Ce défi de la mutation énergétique exige de la volonté politique et citoyenne. Cette ambition repose sur la conviction que la crise ne sera vaincue que par un saut de civilisation, donc un autre modèle de développement.
Le rythme de sortie et la part du nucléaire dans le mix énergétique demeurent des points conflictuels entre les candidates et candidats à la primaire citoyenne. Comment expliquer la fébrilité de certains après la catastrophe de Fukushima ?
Le débat sur la politique énergétique de notre pays est un débat noble d'intérêt national : il faut aller au fond des choses et éviter la fausse clarté. Aux postures, symboles et autres batailles de calendrier, je préfère des scénarios économiquement raisonnables, écologiquement efficaces et socialement justes.

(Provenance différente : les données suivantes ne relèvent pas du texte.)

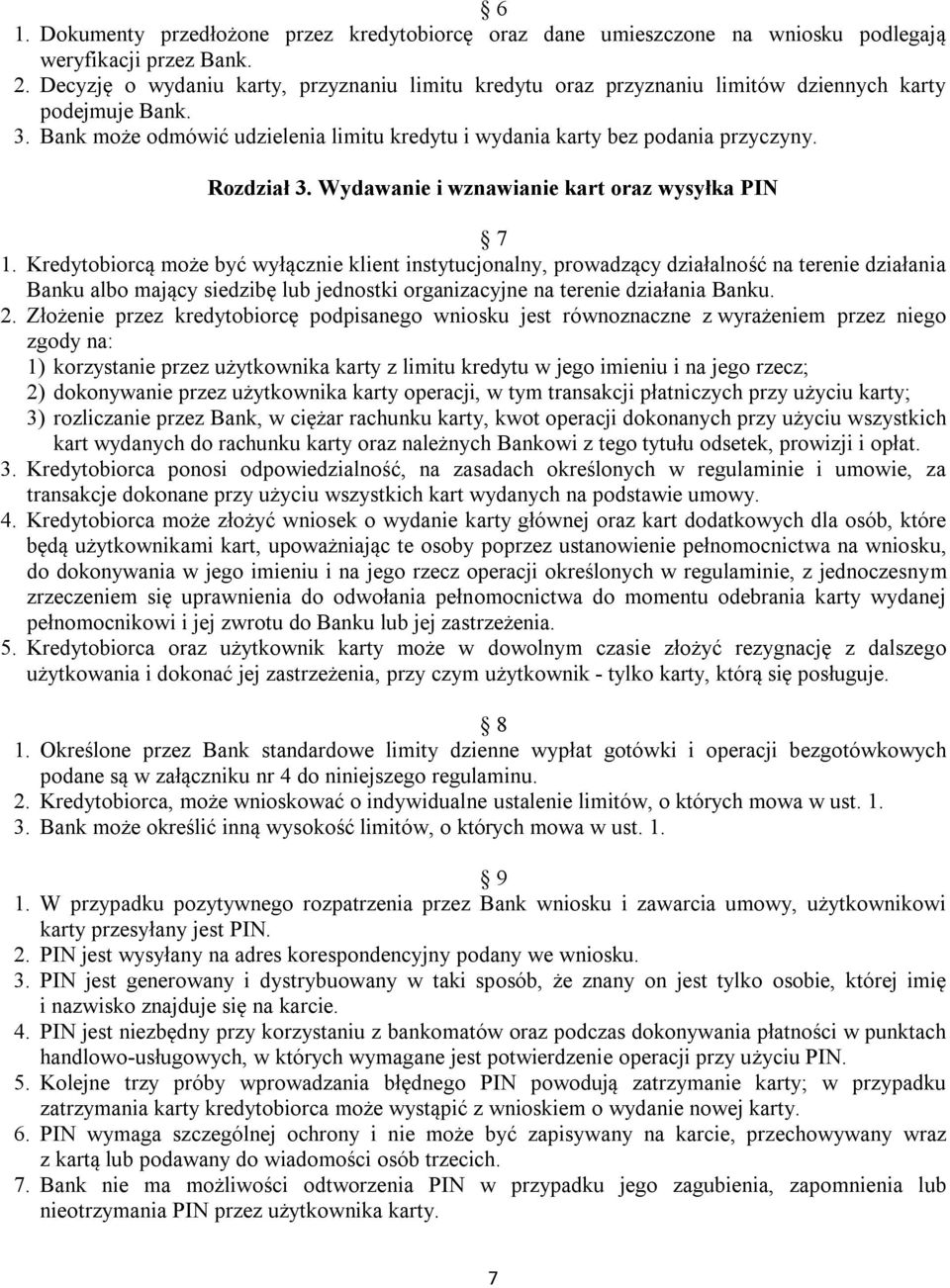Rozdział 3. Wydawanie i wznawianie kart oraz wysyłka PIN 7 1.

Il y a deux scénarios possibles : soit on maintient le nucléaire – c’est la position de M. Sarkozy –, soit on sort du nucléaire – c’est ma proposition. Les autres positions – sortie partielle, objectifs limités – ne sont pas crédibles. La plupart des centrales nucléaires françaises arriveront en fin de vie à partir de 2025 : leur avenir devra être décidé dès le prochain quinquennat. Les décisions à court terme dépendent de la clarté de la volonté à long terme : sortie ou non du nucléaire.
Bien entendu, il faudra piloter le rythme de sortie en fonction de la situation : niveau de croissance, fiscalité écologique, industrialisation des énergies renouvelables en France, financement des interconnexions et des infrastructures de transports, etc. Mais une chose est sûre: si l’on ne fixe pas l’objectif de la sortie, on ne lancera jamais les investissements nécessaires pour réduire notre consommation énergétique et pour développer massivement les énergies renouvelables. Bref, rien ne changera. Construire la transition énergétique réclame de faire des choix courageux, qui donneront les orientations pour les trente ans à venir.La spécificité française fait que le nucléaire est à la fois, la part majeure de notre consommation d’électricité, une industrie et des compétences. Je souhaite évidemment valoriser dans le monde entier l’excellence et le savoir-faire des acteurs de notre filière nucléaire française, en réorientant les activités du secteur vers la sécurisation des sites et installations nucléaires, le traitement des déchets, le démantèlement des centrales en fin de vie – 9 réacteurs graphites gaz sont arrêtées depuis plus de 20 ans, et restent à démanteler - et le développement des filières dédiées aux ENR (éolien off-shore, hydrolien, biomasse, géothermie, solaire). Le géant allemand Siemens vient de faire ce choix stratégique, ne nous laissons pas distancer ! Il est temps de faire des choix courageux qui préparent l’avenir. La transition énergétique est inéluctable, il ne serait pas responsable de la reporter et d’en faire porter le poids exclusivement par les générations futures. C’est le sens de mon engagement.